> Description of the task:
Below is a set of records; restate each one word for word.

::::::::::

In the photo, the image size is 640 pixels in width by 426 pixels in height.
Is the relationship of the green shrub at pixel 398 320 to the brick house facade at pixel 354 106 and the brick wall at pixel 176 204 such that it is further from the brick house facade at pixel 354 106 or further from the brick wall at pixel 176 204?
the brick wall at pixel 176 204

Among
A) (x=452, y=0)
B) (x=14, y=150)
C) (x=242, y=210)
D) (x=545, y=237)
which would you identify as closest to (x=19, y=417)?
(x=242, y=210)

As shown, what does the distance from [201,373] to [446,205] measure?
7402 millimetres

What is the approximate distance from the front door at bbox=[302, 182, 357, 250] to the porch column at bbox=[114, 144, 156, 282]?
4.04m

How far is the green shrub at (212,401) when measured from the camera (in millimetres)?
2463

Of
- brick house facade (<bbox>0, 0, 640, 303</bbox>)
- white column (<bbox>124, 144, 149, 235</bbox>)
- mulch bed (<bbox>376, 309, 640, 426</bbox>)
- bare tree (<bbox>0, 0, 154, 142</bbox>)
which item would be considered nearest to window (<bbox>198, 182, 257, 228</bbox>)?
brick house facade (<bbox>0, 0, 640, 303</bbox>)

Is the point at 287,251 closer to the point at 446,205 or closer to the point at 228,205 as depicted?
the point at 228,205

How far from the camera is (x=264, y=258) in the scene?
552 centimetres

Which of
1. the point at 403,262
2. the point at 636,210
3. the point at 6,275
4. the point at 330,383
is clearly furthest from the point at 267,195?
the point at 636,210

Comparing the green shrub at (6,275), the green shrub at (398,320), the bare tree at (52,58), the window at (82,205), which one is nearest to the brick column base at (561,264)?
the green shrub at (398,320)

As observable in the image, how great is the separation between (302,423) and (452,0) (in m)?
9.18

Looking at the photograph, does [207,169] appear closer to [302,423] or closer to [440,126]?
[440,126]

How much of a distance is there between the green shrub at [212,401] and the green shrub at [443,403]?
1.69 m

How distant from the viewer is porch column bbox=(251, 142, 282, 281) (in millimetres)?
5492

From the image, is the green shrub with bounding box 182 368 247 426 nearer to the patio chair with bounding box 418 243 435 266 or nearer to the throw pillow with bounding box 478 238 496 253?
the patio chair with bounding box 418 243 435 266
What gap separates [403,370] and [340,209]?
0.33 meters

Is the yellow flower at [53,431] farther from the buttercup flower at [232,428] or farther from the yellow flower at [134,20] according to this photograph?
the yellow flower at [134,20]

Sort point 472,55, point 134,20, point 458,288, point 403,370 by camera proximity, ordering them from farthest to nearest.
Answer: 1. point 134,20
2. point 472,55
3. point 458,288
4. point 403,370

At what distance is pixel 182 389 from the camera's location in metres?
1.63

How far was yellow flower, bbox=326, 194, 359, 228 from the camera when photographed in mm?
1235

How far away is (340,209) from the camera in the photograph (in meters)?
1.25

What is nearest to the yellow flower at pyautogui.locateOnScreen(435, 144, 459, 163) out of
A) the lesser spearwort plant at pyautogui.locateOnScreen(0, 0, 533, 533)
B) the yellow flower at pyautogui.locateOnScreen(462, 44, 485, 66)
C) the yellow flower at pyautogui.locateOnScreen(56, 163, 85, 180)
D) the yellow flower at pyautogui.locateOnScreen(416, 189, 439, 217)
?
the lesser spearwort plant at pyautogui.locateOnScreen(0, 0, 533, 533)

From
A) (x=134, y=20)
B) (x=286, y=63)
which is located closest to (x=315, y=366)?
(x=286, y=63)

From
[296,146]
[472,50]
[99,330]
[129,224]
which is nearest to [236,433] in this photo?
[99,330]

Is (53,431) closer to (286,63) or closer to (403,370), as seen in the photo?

::::::::::

> Answer for this exercise:
In the photo, the image size is 640 pixels in width by 426 pixels in height.
Is the relationship of the green shrub at pixel 398 320 to the brick house facade at pixel 354 106 and the brick wall at pixel 176 204 such that it is further from the brick house facade at pixel 354 106 or further from the brick wall at pixel 176 204?
the brick wall at pixel 176 204

Among
A) (x=452, y=0)
B) (x=14, y=150)
C) (x=242, y=210)
D) (x=545, y=237)
which would you identify as closest to (x=19, y=417)?
(x=242, y=210)

As shown, what does the distance from [201,373] to [446,205] measure?
7402 millimetres

What is the approximate distance from the front door at bbox=[302, 182, 357, 250] to the porch column at bbox=[114, 144, 156, 282]?
4.04m

How far is the green shrub at (212,401) when measured from the camera (in millimetres)?
2463

Of
- brick house facade (<bbox>0, 0, 640, 303</bbox>)
- white column (<bbox>124, 144, 149, 235</bbox>)
- mulch bed (<bbox>376, 309, 640, 426</bbox>)
- bare tree (<bbox>0, 0, 154, 142</bbox>)
which item would be considered nearest to window (<bbox>198, 182, 257, 228</bbox>)?
brick house facade (<bbox>0, 0, 640, 303</bbox>)

Is the point at 287,251 closer to the point at 446,205 or closer to the point at 228,205 as depicted?
the point at 228,205

How far from the camera is (x=264, y=258) in the scene?
552 centimetres

Which of
1. the point at 403,262
2. the point at 636,210
3. the point at 6,275
4. the point at 330,383
is clearly furthest from the point at 267,195?
the point at 636,210

Comparing the green shrub at (6,275), the green shrub at (398,320), the bare tree at (52,58), the window at (82,205), which one is nearest to the brick column base at (561,264)?
the green shrub at (398,320)

As observable in the image, how great is the separation between (302,423) and (452,0) (in m)?
9.18

Looking at the photograph, does [207,169] appear closer to [302,423] or closer to [440,126]?
[440,126]

How much of a distance is there between the green shrub at [212,401] and the green shrub at [443,403]?
1.69 m

How distant from the viewer is porch column bbox=(251, 142, 282, 281) (in millimetres)?
5492

From the image, is the green shrub with bounding box 182 368 247 426 nearer to the patio chair with bounding box 418 243 435 266 or nearer to the throw pillow with bounding box 478 238 496 253?
the patio chair with bounding box 418 243 435 266
What gap separates [403,370] and [340,209]?
0.33 meters

Is the yellow flower at [53,431] farther from the buttercup flower at [232,428] or farther from the yellow flower at [134,20] according to this photograph?
the yellow flower at [134,20]

Sort point 472,55, point 134,20, point 458,288, point 403,370 by camera proximity, ordering them from farthest to nearest.
Answer: 1. point 134,20
2. point 472,55
3. point 458,288
4. point 403,370

At what distance is pixel 182 389 from the camera's location in metres?
1.63

How far was yellow flower, bbox=326, 194, 359, 228 from the camera when photographed in mm?
1235

How far away is (340,209) from the camera in the photograph (in meters)?
1.25

What is nearest to the yellow flower at pyautogui.locateOnScreen(435, 144, 459, 163) out of
A) the lesser spearwort plant at pyautogui.locateOnScreen(0, 0, 533, 533)
B) the yellow flower at pyautogui.locateOnScreen(462, 44, 485, 66)
C) the yellow flower at pyautogui.locateOnScreen(56, 163, 85, 180)
D) the yellow flower at pyautogui.locateOnScreen(416, 189, 439, 217)
?
the lesser spearwort plant at pyautogui.locateOnScreen(0, 0, 533, 533)

From
A) (x=134, y=20)
B) (x=286, y=63)
which is located closest to (x=315, y=366)?
(x=286, y=63)

From
[296,146]
[472,50]
[99,330]
[129,224]
which is nearest to [236,433] in this photo?
[99,330]

Is (53,431) closer to (286,63) or closer to (403,370), as seen in the photo?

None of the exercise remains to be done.